TPHA-Quotient = TPHA-Titer(Liquor)/TPHA-Titer(Serum) x Gesamt-IgG(Serum)/Gesamt-IgG(Liquor)

Eine Erhöhung des TPHA-Quotienten >2,0 beweist das Vorliegen einer Neurosyphilis. Der TPHA-Quotient erlaubt keine Aussage über die Aktivität des entzündlichen ZNS-Prozesses. Dafür sind Liquorzellzahl und Serum-IgM-Antikörpertiter heranzuziehen.

Sonstige Untersuchungen

Zum Ausschluß anderer Organbeteilung sollten konsiliarische Untersuchungen im internistischen, ophthalmologischen und HNO-ärztlichen Fachbereich veranlaßt werden.

Therapie

Therapie der Wahl

  • Hochdosierte Penicillingabe
    • Penicillin G 6x5Mio IE/d i.v. über 14 Tage (Kurzinfusion in 10oml 5%Glucose über 20min)
  • Alternativ
    • Procain-Penicillin 1Mio IE/d i.m.
    • in Kombination mit Probenecid 4x500mg/d p.o. über 21 Tage.

Therapie bei Penicillin-Allergie

  • Doxycyclin 2x100mg/d i.v. über 30 Tage.
  • Alternativ
    • Erythromycin 4x500mg/d p.o. über 30 Tage, besonders bei Vorliegen einer Gravidität

Überwachung des Patienten

  • klinische Untersuchung und serologische Kontrolle nach 3, 6 und 12 Monate, danach in Abhängigkeit vom Befund, mindestens aber einmal pro Jahr über einen Zeitraum von 10 Jahren.
  • Lumbalpunktionen in direktem Anschluß an den Therapiezyklus sowie nach 6, 12 und 24 Monaten. Die Zellzahl normalisiert sich in der Regel innerhalb von 6 Monaten, Nach 12 Monaten zeichnet sich ein Rückgang der intrathekalen IgG-Produktion ab. Kann aber lebenslang nachweisbar sein. Der 19S-IgM-FTA-ABS-Test im Serum wird manchmal erst nach 2-3 Jahren nach Antibiotikagabe negativ. Der VDRL-Titer sollte innerhalb von 6-9 Monaten abnehmen.

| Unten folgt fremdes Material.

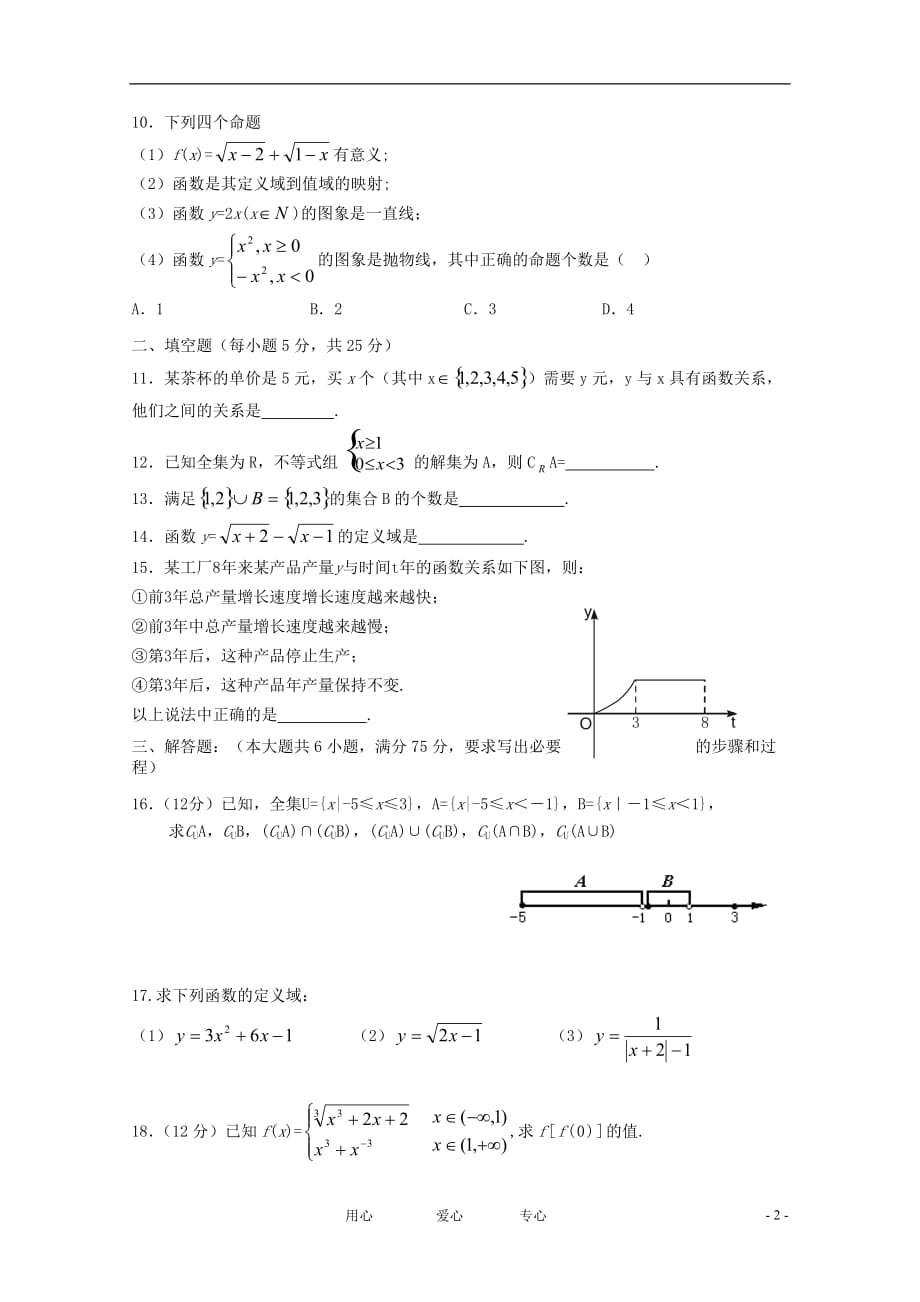 江西省上饶市铅山县致远中学11-12学年高一数学上学期第一次月考A卷（无答案）.doc_第2页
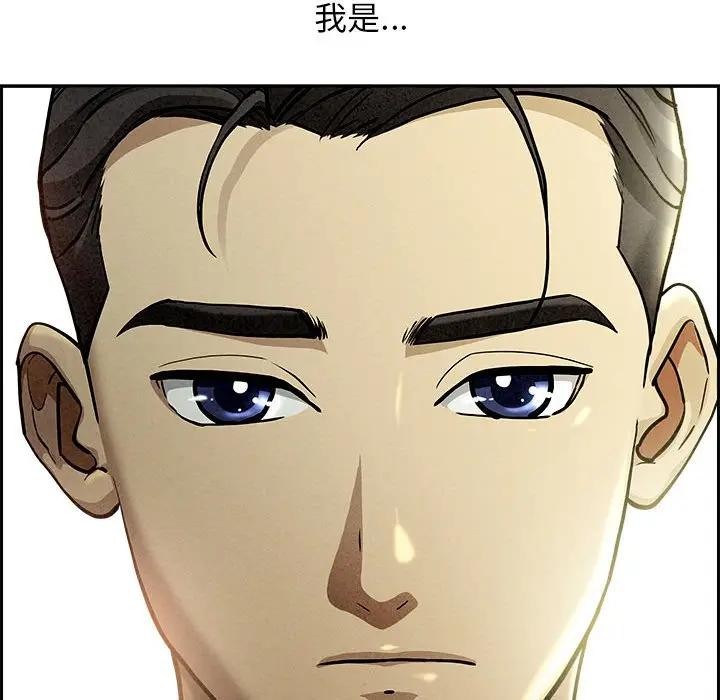 貴婦的專屬保鑣第1話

Indikation zur wiederholten Therapie

  • Persistenz oder Verschlechterung klinischer Symptome
  • Pleozytose 6 Monate nach der Therapie
  • signifikanter Titer-Anstieg von Lipoid-Antikörpern, wenn der 19S-IgM-FTA-ABS-Test länger als 3 Jahre positiv ist.
  • Bis heute liegt weder ein absolut zuverlässiger Test für die mögliche Erregerpersistenz noch ein sicheres Heilungskriterium vor.